What to do ▸ In the material below, find each line containing the word "point" and copy those lines out. Case matters.

Dataset extract ▸
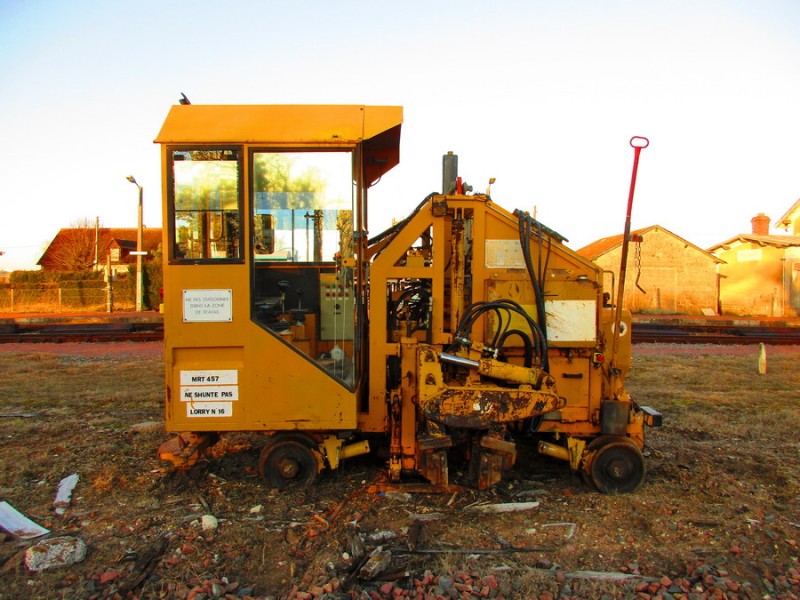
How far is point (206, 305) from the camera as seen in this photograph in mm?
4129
---
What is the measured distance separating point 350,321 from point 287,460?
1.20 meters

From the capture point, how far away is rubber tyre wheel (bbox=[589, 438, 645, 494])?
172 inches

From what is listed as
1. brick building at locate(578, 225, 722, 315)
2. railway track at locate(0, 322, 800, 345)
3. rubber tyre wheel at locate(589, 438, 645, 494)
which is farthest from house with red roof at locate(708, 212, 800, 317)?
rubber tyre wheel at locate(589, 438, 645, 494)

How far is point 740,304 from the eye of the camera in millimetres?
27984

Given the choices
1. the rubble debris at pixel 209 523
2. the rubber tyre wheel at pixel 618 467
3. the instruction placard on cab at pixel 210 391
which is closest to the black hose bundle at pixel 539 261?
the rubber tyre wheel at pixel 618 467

Solution to the exercise ▸
How far is point (206, 305) from the camera as seen in this photograph in mm?
What is the measured distance separating point 350,321 from point 287,460?
From the capture point, how far away is rubber tyre wheel (bbox=[589, 438, 645, 494])?
How far is point 740,304 from the eye of the camera in millimetres?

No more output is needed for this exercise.